Exxaro eyes iron ore investment

[miningmx.com] — EXXARO Resources plans to move into iron ore next year to further diversify its portfolio and has big ambitions for growth at its coal and energy units, a senior official said on Friday.

Ernst Venter, the company’s manager for growth, said Exxaro was targeting the rest of Africa and Australia for either buying an existing producer or partnering in an early-stage project.

“We are narrowing in on our targets. We hope that not later than June 2011 there will be a movement on that,” Venter told Reuters.

“The preference would be to buy up an existing producer or to get into an area where there is a lot of bulk-up potential,” he said, declining to give further details.

Exxaro’s main business has been coal, and the company plans to raise its coal exports from just over 6 million tonnes per year to 10 to 26 million tonnes over the next decade, to help feed fast-growing demand from Asian power producers.

But the expansion depends on the availability of rail links between the coal-rich Waterberg region and ports for export.

Exxaro is part of a consortium interested in developing a 1,500km railway line to transport coal from Botswana to a port in Namibia. It may also assist with the expansion of a railway line leading to the Richards Bay coal export terminal.

The miner is also supplying coal to Eskom’s power plants. Its planned Grootegeluk mine expansion is due to supply 14.6 million tonnes of coal per year to Eskom’s new 4,800MW Medupi plant from May 2012.

In addition, the company is considering a new greenfields mine, which could supply 6 to 16 million tonnes of coal to new power plants operated by independent power producers.

ENERGY AMBITIONS

Meanwhile, Exxaro has invested heavily in clean energy projects to reduce its reliance on electricity supplied by Eskom, which is already struggling to meet increasing demand and supply cost competitive electricity to others.

The company has submitted 700MW worth of clean energy projects for qualification under the renewable energy feed-in-tariff programme offered by the government, Venter said.

“Four years from now, we will be paying more than R1 per kilowatt hour, and if you compare that with what we can supply from a wind farm, a solar farm and a cogeneration project, it becomes viable and there is a business case to do that,” he said.

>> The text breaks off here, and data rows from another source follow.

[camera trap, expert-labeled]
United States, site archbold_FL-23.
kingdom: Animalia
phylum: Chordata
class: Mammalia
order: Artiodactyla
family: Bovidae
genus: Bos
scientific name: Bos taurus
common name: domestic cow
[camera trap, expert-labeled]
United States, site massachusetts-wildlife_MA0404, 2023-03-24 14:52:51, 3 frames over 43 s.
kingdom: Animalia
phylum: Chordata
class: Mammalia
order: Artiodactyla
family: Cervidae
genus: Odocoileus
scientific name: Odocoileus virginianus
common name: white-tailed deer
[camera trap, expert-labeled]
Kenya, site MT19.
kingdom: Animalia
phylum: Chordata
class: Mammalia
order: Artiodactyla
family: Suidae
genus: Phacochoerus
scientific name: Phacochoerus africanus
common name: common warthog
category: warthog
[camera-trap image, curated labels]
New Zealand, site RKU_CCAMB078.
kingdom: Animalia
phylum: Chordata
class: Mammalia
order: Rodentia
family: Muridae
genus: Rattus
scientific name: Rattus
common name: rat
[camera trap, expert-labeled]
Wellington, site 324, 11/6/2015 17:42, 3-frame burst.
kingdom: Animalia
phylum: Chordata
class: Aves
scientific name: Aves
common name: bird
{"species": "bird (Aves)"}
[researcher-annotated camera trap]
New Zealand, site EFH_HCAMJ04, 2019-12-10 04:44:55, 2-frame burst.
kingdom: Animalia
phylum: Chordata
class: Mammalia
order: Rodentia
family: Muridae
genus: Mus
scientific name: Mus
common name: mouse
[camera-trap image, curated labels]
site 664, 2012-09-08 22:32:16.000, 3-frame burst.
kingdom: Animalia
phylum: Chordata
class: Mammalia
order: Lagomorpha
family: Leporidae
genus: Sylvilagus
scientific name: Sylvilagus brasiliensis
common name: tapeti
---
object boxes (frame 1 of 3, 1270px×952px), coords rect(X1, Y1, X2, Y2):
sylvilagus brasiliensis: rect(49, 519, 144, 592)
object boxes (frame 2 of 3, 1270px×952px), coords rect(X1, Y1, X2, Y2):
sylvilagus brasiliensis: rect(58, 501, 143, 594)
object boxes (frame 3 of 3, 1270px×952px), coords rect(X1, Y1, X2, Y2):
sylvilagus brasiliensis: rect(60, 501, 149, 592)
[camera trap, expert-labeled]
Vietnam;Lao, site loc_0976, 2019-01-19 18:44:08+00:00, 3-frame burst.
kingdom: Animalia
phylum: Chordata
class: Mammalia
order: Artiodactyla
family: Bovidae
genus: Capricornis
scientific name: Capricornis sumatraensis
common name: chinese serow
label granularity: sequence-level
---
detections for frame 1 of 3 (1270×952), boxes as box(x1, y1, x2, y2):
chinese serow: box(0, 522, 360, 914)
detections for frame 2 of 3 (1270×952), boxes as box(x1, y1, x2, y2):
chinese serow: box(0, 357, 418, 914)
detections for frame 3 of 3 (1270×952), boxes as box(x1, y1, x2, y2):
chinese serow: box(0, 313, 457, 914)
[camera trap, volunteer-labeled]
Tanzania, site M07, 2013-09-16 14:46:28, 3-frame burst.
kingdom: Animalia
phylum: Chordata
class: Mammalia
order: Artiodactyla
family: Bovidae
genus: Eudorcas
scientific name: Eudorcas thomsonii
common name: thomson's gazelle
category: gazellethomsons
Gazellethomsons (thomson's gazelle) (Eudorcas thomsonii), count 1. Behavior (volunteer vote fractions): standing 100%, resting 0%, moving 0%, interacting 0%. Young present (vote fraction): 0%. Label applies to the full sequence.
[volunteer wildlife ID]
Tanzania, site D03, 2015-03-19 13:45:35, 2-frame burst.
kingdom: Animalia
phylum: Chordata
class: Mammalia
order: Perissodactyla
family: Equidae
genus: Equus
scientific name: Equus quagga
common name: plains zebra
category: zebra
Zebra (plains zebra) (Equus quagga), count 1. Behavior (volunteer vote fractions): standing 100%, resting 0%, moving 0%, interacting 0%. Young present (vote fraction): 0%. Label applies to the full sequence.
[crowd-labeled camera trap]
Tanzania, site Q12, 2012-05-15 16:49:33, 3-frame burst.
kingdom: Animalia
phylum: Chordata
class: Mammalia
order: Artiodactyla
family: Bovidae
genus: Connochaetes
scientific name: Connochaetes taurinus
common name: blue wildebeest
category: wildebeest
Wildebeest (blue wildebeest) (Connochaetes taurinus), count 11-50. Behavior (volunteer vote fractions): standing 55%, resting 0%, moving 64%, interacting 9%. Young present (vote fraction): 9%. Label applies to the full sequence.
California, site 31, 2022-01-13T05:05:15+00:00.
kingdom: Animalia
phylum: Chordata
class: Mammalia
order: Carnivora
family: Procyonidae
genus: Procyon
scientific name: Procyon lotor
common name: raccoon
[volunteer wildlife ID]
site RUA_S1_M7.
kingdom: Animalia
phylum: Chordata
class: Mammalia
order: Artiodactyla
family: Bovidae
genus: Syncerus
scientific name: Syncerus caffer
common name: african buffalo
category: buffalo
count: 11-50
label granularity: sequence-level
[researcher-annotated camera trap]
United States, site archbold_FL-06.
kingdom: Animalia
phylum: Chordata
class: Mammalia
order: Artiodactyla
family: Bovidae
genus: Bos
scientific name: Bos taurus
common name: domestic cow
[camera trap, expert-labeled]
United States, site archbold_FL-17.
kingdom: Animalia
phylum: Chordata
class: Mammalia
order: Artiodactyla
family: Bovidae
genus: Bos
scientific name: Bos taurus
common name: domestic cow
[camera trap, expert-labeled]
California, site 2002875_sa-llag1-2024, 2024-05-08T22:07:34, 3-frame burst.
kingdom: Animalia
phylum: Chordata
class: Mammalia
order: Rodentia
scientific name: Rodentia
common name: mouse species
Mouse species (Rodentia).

The project pipeline includes two wind projects, expected to come on stream in 2013 to 2014, and various cogeneration plants feeding power to industrial users.

The company is also studying the potential to produce 80MW to 100MW from a coal-bed methane venture in Botswana, which could happen as soon as 2013 and boost power supply in that country.

“What we are seeing in 10 years is Exxaro producing 75 to 90 million tonnes of coal, 1.5 million tonnes per annum of reductants, generating about 1,500MW of electricity and producing around 10 million tonnes of iron ore,” Venter said.

He said the projects would be financed both from Exxaro’s balance sheet and through external financing.